All results are expressed as means ± SE. Statistical calculations were done by analysis of variance (ANOVA) for repeated measures. For time series (i.e., circulating hormones), the area under the curve (AUC) was calculated by the trapezoidal method, and comparisons were made by ANOVA. Where appropriate, post hoc comparisons of the different study days were made by means of a paired t test. All calculations were done using the computer program SPSS version 10.0 (SPSS, Chicago, IL). P < 0.05 was considered statistically significant.

Circulating hormones.

During the basal period, serum levels of GH were higher when the patients continued GH treatment (A and C).

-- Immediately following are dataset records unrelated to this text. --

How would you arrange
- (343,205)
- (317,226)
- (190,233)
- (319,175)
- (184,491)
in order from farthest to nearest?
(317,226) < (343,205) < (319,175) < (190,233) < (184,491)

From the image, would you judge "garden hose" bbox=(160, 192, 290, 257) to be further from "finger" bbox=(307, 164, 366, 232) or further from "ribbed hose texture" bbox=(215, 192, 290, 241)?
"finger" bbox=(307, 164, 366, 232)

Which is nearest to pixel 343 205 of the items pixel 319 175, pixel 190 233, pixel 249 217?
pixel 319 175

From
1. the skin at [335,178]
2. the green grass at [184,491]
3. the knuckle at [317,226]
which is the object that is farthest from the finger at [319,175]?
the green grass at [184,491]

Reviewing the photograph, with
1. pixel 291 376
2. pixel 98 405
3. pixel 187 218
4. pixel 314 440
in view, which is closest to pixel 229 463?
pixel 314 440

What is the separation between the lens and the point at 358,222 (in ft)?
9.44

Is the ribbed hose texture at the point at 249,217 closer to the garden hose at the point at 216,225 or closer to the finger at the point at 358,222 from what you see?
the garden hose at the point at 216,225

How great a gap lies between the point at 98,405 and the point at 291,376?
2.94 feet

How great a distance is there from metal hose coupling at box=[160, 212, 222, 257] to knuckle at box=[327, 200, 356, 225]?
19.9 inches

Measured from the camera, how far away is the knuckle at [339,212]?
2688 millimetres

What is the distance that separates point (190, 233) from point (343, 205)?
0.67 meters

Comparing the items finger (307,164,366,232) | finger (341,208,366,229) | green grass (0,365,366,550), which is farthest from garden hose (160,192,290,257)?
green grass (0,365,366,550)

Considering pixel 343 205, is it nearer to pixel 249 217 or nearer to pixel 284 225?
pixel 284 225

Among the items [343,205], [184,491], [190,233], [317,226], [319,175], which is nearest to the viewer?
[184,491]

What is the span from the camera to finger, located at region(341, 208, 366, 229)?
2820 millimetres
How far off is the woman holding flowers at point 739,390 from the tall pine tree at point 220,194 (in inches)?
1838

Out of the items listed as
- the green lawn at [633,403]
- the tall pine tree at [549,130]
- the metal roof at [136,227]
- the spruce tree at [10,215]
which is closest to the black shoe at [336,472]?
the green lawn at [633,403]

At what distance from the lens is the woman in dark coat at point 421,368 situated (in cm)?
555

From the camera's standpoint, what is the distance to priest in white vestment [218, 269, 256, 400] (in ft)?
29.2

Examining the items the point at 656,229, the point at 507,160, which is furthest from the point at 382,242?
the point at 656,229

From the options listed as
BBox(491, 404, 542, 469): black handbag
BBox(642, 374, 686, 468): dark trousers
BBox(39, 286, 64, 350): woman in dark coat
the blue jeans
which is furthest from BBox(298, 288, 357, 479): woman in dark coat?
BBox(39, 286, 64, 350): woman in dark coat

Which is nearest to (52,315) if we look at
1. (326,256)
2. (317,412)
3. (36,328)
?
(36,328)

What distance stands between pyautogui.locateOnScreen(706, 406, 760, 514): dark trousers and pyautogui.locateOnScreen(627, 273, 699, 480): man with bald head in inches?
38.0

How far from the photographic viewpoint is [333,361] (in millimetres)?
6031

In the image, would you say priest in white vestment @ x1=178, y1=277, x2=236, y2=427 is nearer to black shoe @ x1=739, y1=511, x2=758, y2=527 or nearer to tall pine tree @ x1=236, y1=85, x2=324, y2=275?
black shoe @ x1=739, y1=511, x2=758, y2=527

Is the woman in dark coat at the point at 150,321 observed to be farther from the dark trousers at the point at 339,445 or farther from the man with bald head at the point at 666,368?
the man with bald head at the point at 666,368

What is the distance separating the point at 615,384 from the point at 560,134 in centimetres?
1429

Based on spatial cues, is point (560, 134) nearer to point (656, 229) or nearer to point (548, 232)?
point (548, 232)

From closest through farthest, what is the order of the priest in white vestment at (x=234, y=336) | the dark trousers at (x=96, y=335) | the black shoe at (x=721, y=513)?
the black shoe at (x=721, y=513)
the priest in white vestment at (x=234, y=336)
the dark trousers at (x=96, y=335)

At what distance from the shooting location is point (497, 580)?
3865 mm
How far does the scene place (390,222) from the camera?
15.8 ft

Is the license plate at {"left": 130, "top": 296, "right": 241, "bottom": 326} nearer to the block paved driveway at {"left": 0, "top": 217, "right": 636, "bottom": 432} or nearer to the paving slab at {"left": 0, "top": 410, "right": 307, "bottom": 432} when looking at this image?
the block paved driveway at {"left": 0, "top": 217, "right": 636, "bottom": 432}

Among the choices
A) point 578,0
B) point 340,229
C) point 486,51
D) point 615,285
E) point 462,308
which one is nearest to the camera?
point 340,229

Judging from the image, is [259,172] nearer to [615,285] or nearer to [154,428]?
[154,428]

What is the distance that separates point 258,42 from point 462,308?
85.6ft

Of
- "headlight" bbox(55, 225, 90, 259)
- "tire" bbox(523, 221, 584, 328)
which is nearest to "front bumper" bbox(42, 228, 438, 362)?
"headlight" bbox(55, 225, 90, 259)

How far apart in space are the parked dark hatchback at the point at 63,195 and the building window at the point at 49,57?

As expected, serum GH levels gradually declined with time in the studies where GH was administered (A and C). When GH was discontinued, administration of acipimox tended to elevate GH levels (P = 0.05) (Fig. 1).

AUCinsulin during the basal period was not different on the 4 study days. During the hyperinsulinemic clamp, AUCinsulin was higher when GH and acipimox were administered together than when acipimox was administered alone (AUCinsulin in pmol · l−1 · min−1: 48,568 ± 6,982 [A] vs. 44,006 ± 6,140 [B] vs. 46,979 ± 5,984 [C] vs. 40,653 ± 4,425 [D]; P = 0.039) (Fig. 2). However, insulin levels during the final 30 min of the clamp did not differ among the four studies (data not shown). AUCC-peptide during the basal period was higher when GH was given (A and C) than when patients were off GH (B and D). Furthermore, AUCC-peptide during the hyperinsulinemic clamp was higher with GH than after discontinuation of GH (A vs. B; P = 0.004) and with GH than with acipimox alone (A vs. D; P = 0.003). Finally, AUCC-peptide during the hyperinsulinemic clamp was higher with GH plus acipimox than with acipimox alone (C versus D; P = 0.005) (Fig. 2; Table 2).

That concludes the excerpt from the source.